┌─ RECORDED DATA

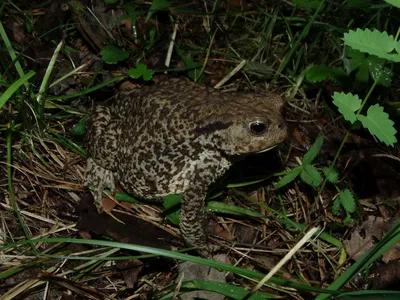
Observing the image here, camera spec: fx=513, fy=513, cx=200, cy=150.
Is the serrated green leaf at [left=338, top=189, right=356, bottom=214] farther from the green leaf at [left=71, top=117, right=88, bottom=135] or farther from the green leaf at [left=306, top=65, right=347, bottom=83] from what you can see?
the green leaf at [left=71, top=117, right=88, bottom=135]

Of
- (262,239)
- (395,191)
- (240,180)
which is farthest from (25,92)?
(395,191)

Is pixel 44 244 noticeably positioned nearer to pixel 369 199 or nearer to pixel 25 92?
pixel 25 92

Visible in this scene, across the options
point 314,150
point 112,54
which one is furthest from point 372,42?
point 112,54

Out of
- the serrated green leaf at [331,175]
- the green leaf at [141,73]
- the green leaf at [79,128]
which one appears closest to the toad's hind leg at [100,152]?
the green leaf at [79,128]

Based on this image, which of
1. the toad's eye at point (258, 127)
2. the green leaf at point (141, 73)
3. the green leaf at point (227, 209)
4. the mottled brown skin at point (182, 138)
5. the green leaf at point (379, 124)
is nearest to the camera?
the green leaf at point (379, 124)

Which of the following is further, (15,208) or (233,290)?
(15,208)

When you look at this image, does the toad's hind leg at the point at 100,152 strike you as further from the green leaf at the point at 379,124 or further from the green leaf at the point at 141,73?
the green leaf at the point at 379,124

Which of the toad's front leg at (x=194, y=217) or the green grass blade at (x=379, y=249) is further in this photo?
the toad's front leg at (x=194, y=217)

└─

Extract every line of the listing above that contains the word "serrated", copying each line in full. Match the case exactly.

◆ FINAL RESULT
Is the serrated green leaf at [left=338, top=189, right=356, bottom=214] farther from the green leaf at [left=71, top=117, right=88, bottom=135] or farther from the green leaf at [left=306, top=65, right=347, bottom=83] from what you can see?
- the serrated green leaf at [331,175]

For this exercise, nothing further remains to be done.